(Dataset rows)
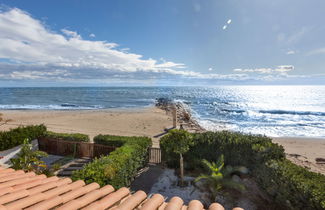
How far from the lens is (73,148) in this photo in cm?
1382

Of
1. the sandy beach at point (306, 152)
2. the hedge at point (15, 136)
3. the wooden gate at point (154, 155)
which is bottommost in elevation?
the sandy beach at point (306, 152)

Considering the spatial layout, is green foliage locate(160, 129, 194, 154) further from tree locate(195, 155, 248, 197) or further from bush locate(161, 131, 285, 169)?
tree locate(195, 155, 248, 197)

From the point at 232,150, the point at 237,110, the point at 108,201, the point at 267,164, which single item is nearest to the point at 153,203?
the point at 108,201

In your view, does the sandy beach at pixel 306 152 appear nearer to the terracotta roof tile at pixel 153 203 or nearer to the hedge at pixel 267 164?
the hedge at pixel 267 164

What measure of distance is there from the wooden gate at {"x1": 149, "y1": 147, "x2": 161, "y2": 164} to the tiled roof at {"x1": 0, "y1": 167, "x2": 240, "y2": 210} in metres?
8.60

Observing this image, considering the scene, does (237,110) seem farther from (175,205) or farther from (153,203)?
(153,203)

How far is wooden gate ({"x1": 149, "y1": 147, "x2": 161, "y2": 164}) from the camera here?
12.6 meters

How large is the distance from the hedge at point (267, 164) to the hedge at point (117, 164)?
1.68 meters

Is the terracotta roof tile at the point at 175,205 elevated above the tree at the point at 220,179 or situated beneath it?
elevated above

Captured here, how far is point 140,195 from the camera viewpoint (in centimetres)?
367

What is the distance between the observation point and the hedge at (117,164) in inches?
278

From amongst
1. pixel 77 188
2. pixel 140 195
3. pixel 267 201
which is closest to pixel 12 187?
pixel 77 188

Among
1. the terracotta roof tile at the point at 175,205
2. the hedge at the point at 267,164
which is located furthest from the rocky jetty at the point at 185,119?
the terracotta roof tile at the point at 175,205

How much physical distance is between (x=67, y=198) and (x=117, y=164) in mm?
4931
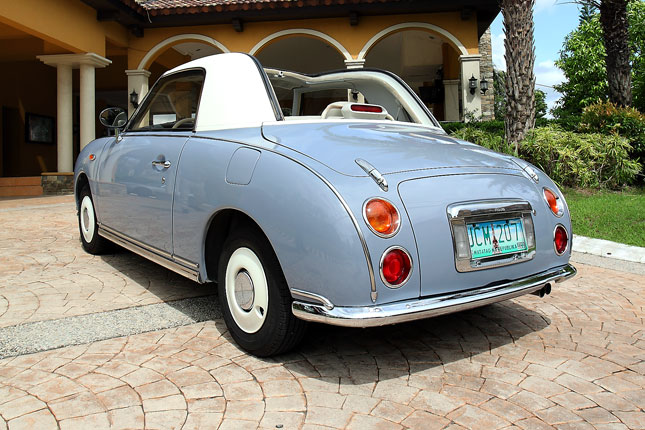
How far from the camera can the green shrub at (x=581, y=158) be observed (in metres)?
8.97

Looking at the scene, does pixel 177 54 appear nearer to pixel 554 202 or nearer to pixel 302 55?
pixel 302 55

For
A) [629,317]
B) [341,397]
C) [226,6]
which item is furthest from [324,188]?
[226,6]

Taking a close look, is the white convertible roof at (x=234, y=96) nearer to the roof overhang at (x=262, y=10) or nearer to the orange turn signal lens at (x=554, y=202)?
the orange turn signal lens at (x=554, y=202)

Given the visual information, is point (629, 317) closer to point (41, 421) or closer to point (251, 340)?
point (251, 340)

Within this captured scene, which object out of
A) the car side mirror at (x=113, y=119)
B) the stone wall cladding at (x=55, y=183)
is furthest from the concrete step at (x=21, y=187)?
the car side mirror at (x=113, y=119)

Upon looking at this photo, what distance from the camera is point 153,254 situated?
132 inches

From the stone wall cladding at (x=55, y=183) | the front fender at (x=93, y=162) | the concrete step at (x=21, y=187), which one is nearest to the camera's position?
the front fender at (x=93, y=162)

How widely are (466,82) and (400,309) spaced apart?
42.1ft

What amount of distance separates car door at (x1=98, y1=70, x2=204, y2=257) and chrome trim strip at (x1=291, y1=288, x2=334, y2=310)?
1196 millimetres

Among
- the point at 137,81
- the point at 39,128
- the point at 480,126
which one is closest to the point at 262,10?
the point at 137,81

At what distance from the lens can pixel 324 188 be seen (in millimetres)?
2160

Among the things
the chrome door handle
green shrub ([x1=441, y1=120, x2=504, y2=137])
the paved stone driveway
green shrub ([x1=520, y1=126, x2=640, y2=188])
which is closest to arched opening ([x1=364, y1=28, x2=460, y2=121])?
green shrub ([x1=441, y1=120, x2=504, y2=137])

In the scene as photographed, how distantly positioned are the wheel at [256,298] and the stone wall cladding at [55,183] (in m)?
11.7

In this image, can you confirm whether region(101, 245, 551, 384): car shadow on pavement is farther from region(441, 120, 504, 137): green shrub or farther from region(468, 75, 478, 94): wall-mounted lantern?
region(468, 75, 478, 94): wall-mounted lantern
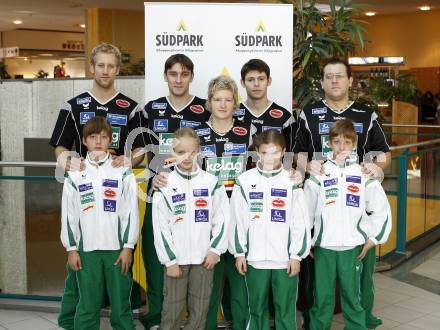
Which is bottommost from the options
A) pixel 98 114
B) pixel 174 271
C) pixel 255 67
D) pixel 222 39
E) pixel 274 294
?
pixel 274 294

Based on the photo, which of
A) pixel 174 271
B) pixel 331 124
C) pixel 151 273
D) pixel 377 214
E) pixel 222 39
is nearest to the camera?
pixel 174 271

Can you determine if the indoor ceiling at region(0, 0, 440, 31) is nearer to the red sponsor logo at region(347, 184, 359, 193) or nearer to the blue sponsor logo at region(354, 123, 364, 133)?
the blue sponsor logo at region(354, 123, 364, 133)

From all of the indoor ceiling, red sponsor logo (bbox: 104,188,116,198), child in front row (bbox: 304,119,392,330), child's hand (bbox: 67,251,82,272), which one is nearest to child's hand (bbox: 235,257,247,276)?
child in front row (bbox: 304,119,392,330)

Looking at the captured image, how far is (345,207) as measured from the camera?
134 inches

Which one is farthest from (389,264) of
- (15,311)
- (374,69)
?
(374,69)

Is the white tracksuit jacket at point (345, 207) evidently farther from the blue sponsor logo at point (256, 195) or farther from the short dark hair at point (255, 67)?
the short dark hair at point (255, 67)

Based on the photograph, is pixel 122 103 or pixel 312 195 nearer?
pixel 312 195

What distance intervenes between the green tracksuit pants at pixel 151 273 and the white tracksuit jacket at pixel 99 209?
0.23m

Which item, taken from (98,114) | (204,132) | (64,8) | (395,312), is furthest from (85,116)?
(64,8)

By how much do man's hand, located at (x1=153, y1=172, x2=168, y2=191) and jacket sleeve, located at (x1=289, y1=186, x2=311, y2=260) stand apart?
0.71 meters

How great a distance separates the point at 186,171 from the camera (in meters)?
3.31

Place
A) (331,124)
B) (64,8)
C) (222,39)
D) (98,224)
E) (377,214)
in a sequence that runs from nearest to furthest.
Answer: (98,224), (377,214), (331,124), (222,39), (64,8)

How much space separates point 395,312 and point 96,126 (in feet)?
8.66

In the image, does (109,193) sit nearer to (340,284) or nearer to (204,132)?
(204,132)
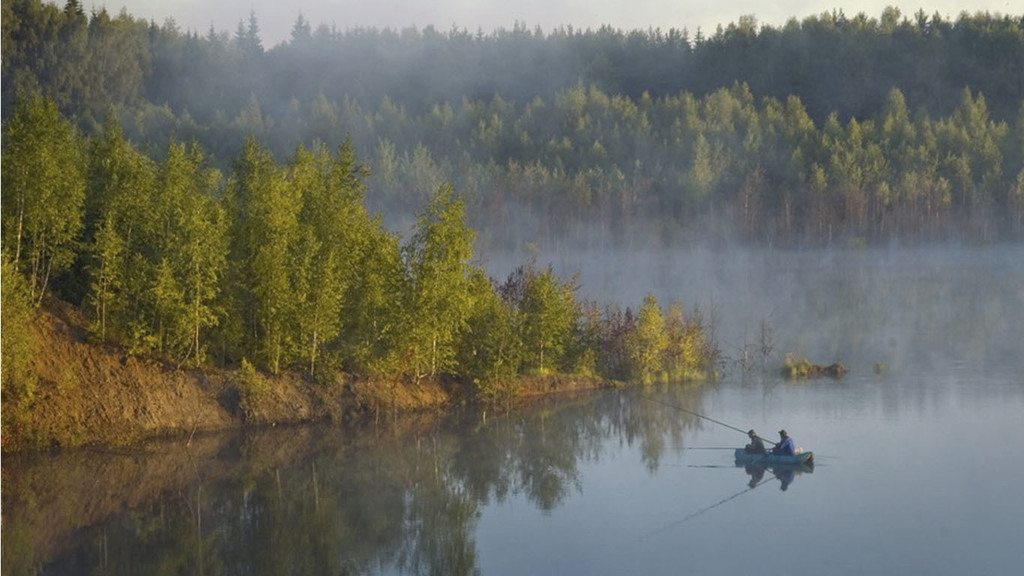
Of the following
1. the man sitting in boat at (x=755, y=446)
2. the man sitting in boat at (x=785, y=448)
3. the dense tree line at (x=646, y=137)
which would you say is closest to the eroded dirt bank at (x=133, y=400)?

» **TASK TO CARRY OUT**: Please output every line of the items above exactly as they appear, leaving out the pictures.

» **ANSWER TO THIS PROBLEM**:
How far from the lens is (73,148) in this photo in cm?
1382

Of
1. the sandy beach at point (306, 152)
2. the hedge at point (15, 136)
3. the wooden gate at point (154, 155)
which is bottommost in elevation?
the sandy beach at point (306, 152)

Considering the spatial layout, is green foliage locate(160, 129, 194, 154) further from tree locate(195, 155, 248, 197) or further from bush locate(161, 131, 285, 169)?
tree locate(195, 155, 248, 197)

From the point at 232,150, the point at 237,110, the point at 108,201, the point at 267,164, which single item is nearest to the point at 153,203?
the point at 108,201

In your view, does the sandy beach at pixel 306 152 appear nearer to the terracotta roof tile at pixel 153 203 or nearer to the hedge at pixel 267 164?
the hedge at pixel 267 164

What measure of distance is there from the wooden gate at {"x1": 149, "y1": 147, "x2": 161, "y2": 164} to the tiled roof at {"x1": 0, "y1": 167, "x2": 240, "y2": 210} in metres?
8.60

Observing this image, considering the scene, does (237,110) seem farther from (175,205) or farther from (153,203)?
(153,203)

How far is wooden gate ({"x1": 149, "y1": 147, "x2": 161, "y2": 164}) from the camera here?
12.6 meters

How large is the distance from the hedge at point (267, 164) to the hedge at point (117, 164)?
1.68 meters

Is the terracotta roof tile at the point at 175,205 elevated above the tree at the point at 220,179 or situated beneath it?
elevated above

Captured here, how far is point 140,195 from the camera viewpoint (in centimetres)?
367

What is the distance between the observation point and the hedge at (117,164) in inches?
278

From amongst
1. pixel 77 188
2. pixel 140 195
3. pixel 267 201
which is closest to pixel 12 187?
pixel 77 188

Among
1. the terracotta roof tile at the point at 175,205
2. the hedge at the point at 267,164
which is located furthest from the rocky jetty at the point at 185,119?
the terracotta roof tile at the point at 175,205

How much physical distance is between (x=67, y=198) and (x=117, y=164) in mm?
4931
How far from the camera can the green shrub at (x=581, y=158) be observed (in metres)?
8.97

Looking at the scene, does pixel 177 54 appear nearer to pixel 554 202 or nearer to pixel 302 55?
pixel 302 55

For
A) [629,317]
B) [341,397]
C) [226,6]
which item is furthest from [324,188]?
[226,6]

Taking a close look, is the white convertible roof at (x=234, y=96) nearer to the roof overhang at (x=262, y=10) or nearer to the orange turn signal lens at (x=554, y=202)?
the orange turn signal lens at (x=554, y=202)

Given the visual information, is point (629, 317) closer to point (41, 421) or closer to point (251, 340)?
point (251, 340)

Within this captured scene, which object out of
A) the car side mirror at (x=113, y=119)
B) the stone wall cladding at (x=55, y=183)
is furthest from the concrete step at (x=21, y=187)?
the car side mirror at (x=113, y=119)

Upon looking at this photo, what distance from the camera is point 153,254 situated?
132 inches

From the stone wall cladding at (x=55, y=183) | the front fender at (x=93, y=162) | the concrete step at (x=21, y=187), which one is nearest to the camera's position?
the front fender at (x=93, y=162)

How widely are (466,82) and (400,309) spaced apart?
42.1ft

What amount of distance separates car door at (x1=98, y1=70, x2=204, y2=257) and chrome trim strip at (x1=291, y1=288, x2=334, y2=310)?
1196 millimetres

Among
- the point at 137,81
- the point at 39,128
- the point at 480,126
which one is closest to the point at 262,10?
the point at 137,81

At what distance from the lens can pixel 324 188 be seen (in millimetres)?
2160

Among the things
the chrome door handle
green shrub ([x1=441, y1=120, x2=504, y2=137])
the paved stone driveway
green shrub ([x1=520, y1=126, x2=640, y2=188])
which is closest to arched opening ([x1=364, y1=28, x2=460, y2=121])?
green shrub ([x1=441, y1=120, x2=504, y2=137])

In the scene as photographed, how distantly positioned are the wheel at [256,298] and the stone wall cladding at [55,183] (in m)?
11.7

In this image, can you confirm whether region(101, 245, 551, 384): car shadow on pavement is farther from region(441, 120, 504, 137): green shrub or farther from region(468, 75, 478, 94): wall-mounted lantern?
region(468, 75, 478, 94): wall-mounted lantern
Which is bottommost from the options
A) pixel 98 114
B) pixel 174 271
C) pixel 255 67
D) pixel 222 39
E) pixel 274 294
?
pixel 274 294

Based on the photo, which of
A) pixel 174 271
B) pixel 331 124
C) pixel 151 273
D) pixel 377 214
E) pixel 222 39
is nearest to the camera?
pixel 174 271

Can you determine if the indoor ceiling at region(0, 0, 440, 31) is nearer to the red sponsor logo at region(347, 184, 359, 193) or nearer to the blue sponsor logo at region(354, 123, 364, 133)?
the blue sponsor logo at region(354, 123, 364, 133)

From all of the indoor ceiling, red sponsor logo (bbox: 104,188,116,198), child in front row (bbox: 304,119,392,330), child's hand (bbox: 67,251,82,272), which one is nearest to child's hand (bbox: 235,257,247,276)?
child in front row (bbox: 304,119,392,330)

Looking at the captured image, how far is (345,207) as measured from the camera?
134 inches

Which one is farthest from (389,264) of
- (15,311)
- (374,69)
?
(374,69)

Is the white tracksuit jacket at point (345, 207) evidently farther from the blue sponsor logo at point (256, 195) or farther from the short dark hair at point (255, 67)?
the short dark hair at point (255, 67)

Based on the photograph, is pixel 122 103 or pixel 312 195 nearer?
pixel 312 195

What distance intervenes between the green tracksuit pants at pixel 151 273 and the white tracksuit jacket at pixel 99 209?
0.23m

Which item, taken from (98,114) | (204,132) | (64,8) | (395,312), is furthest from (85,116)?
(64,8)

By how much do man's hand, located at (x1=153, y1=172, x2=168, y2=191) and jacket sleeve, located at (x1=289, y1=186, x2=311, y2=260) stand apart?
0.71 meters

How great a distance separates the point at 186,171 from the camera (in meters)?
3.31

Place
A) (331,124)
B) (64,8)
C) (222,39)
D) (98,224)
E) (377,214)
in a sequence that runs from nearest to furthest.
Answer: (98,224), (377,214), (331,124), (222,39), (64,8)

How much space separates point 395,312 and point 96,126 (in feet)?
8.66

In the image, does (109,193) sit nearer to (340,284) or nearer to (204,132)?
(204,132)
Of the following
1. the man sitting in boat at (x=755, y=446)
2. the man sitting in boat at (x=785, y=448)
3. the dense tree line at (x=646, y=137)
which would you say is closest to the eroded dirt bank at (x=133, y=400)?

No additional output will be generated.